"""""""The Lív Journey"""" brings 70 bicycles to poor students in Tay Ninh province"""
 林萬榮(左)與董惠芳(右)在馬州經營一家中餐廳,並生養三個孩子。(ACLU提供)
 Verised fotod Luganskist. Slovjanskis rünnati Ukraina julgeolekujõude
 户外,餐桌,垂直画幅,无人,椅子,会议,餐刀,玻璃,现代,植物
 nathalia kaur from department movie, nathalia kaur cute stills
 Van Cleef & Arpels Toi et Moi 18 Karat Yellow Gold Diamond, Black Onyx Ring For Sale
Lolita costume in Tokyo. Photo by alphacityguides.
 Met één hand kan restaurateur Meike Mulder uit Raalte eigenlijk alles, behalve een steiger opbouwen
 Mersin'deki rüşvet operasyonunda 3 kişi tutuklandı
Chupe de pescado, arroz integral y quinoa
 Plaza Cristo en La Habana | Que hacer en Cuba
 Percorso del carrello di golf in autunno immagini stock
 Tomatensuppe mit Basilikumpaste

Your task » All lines from the one with "nathalia kaur from" through the end of the data must be repeated exactly, and nothing else may be repeated.

Solution to this task »
 nathalia kaur from department movie, nathalia kaur cute stills
 Van Cleef & Arpels Toi et Moi 18 Karat Yellow Gold Diamond, Black Onyx Ring For Sale
Lolita costume in Tokyo. Photo by alphacityguides.
 Met één hand kan restaurateur Meike Mulder uit Raalte eigenlijk alles, behalve een steiger opbouwen
 Mersin'deki rüşvet operasyonunda 3 kişi tutuklandı
Chupe de pescado, arroz integral y quinoa
 Plaza Cristo en La Habana | Que hacer en Cuba
 Percorso del carrello di golf in autunno immagini stock
 Tomatensuppe mit Basilikumpaste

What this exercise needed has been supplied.